Peter Robinson's worthy combat partner is Chris Lowe, "the other one from the Pet Shop Boys". Dr Dre had apparently written a demo song in which both the PSBs got killed in revenge for the Pettie's song in which Neil shagged Eminem, but it didn't make the final cut. (Although, of course, in the world of song, Eminem killed Dr Dre, so we're not sure how all this would fit together.
Radar are doing what the young people call "giving it up" for Sebastien Tellier. He used to be a show: "because show-offs are popular; and I wanted to be popular."
Hard-Fi's Richard isn't happy with how they did at Glastonbury - his Mum had just died, and he feels his game was off: "You read in the NME [about] the band of Glastonbury, and it's someone else... I know we could have torn that place up. We should've been the ones that stole it." But they'll have another chance, providing they skirt the curse of the Mercury this week.
There's a handy cut out and keep guide to Sigur Ros' fans. It might make you like them less: Chris Martin, Gwyneth Paltrow, Tommy Lee, Tom Cruise... that's it, we're off to dig out out some Royksopp.
Talking too soon: even as we were flicking through the piece on The Curse of Josh Homme and how it's been lifted, they were attaching cables to try and get him upright onstage in Germany again
Billy from The Subways doesn't like people oggling his girlfriend-bandmate Charlotte Cooper. Let's hope he doesn't notice that she's one of the full-page posters.
reviews
live
super furry animals at the secret garden party in Cambridgeshire - "the Furries were clearly not having the time of their lives"
rolling stones - boston fenway park - "they look like they're genuinely enjoying themselves"
vica voce - birmingham club nme - "a lo-fi Flaming Lips, without the silly animal suits"
marilyn manson - leeds festival - "old-fashioned compared to the (baby)shambolic thrills on offer elsewhere; a scripted show from Marilyn Manson the character"
albums
elbow - leaders of the free world - "if there's any justice, should see Garvey rubbing shoulders with Chris Martin", 9
joe meek - portrait of a genius - "if you have any interest in beauty, then cough up"
reuben - very fast, very dangerous - "palls after a while", 6
tracks
totw - arcade fire - rebellion (lies) - "causes Nada Surf to wake up in cold sweats"
nada surf - always love - "Travis-lite farce"
goldie lookin chain - your missus is a nutter- "they posit the theory that women are out of control and must be stopped"

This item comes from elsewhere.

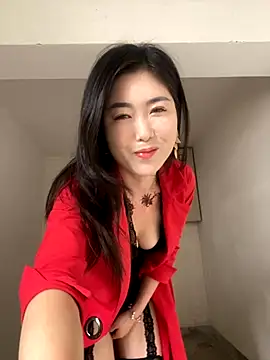 Snapshot of xtt1689999 chatting on October 8, 4:21 am xtt1689999 online show from October 8, 4:21 am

and finally, the Fanboy cartoon draws a picture of what it must have been like watching Steve Coogan and Courtney Love doing pillow talk. Back of the net.
3 comments:
Hard-Fi didn't actually play at all at Glastonbury. They did offer half-price tickets to the Neighborhood show a couple of weeks after to anyone who had a ticket/wristband, which was probably much use to anyone not from the London area but still a nice gesture.
And surely the best bit in that NME was their description of Pete Doherty's Reading appearance as 'having walked onstage looking like a Dior clothes horse, but by the end looking like he'd been raped by dogs'? Lovely!